**Your instructions:** Count the lines in the entries below that contain the word "list". Give only the number.

begin Rows

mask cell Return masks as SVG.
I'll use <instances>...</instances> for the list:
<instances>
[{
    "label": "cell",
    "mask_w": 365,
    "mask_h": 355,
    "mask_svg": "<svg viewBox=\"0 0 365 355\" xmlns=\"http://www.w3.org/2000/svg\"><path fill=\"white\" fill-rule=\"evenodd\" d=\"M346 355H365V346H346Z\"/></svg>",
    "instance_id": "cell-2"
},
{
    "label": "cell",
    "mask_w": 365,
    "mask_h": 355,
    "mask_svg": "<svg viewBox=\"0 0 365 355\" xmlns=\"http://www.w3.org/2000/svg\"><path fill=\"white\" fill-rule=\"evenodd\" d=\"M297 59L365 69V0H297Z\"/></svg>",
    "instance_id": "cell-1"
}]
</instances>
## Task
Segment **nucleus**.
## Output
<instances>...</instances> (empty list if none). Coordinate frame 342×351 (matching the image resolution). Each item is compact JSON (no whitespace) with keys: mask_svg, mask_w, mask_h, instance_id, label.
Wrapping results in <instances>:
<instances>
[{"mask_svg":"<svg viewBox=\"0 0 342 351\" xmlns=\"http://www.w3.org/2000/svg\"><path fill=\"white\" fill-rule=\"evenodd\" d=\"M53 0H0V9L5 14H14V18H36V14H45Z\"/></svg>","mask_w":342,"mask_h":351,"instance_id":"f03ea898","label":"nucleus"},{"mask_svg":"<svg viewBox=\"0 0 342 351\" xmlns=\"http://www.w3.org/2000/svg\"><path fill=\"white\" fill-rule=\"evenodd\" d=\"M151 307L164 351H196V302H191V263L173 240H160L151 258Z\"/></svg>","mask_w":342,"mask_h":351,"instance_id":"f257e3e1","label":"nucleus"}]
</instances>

end Rows

**Answer to this problem:** 2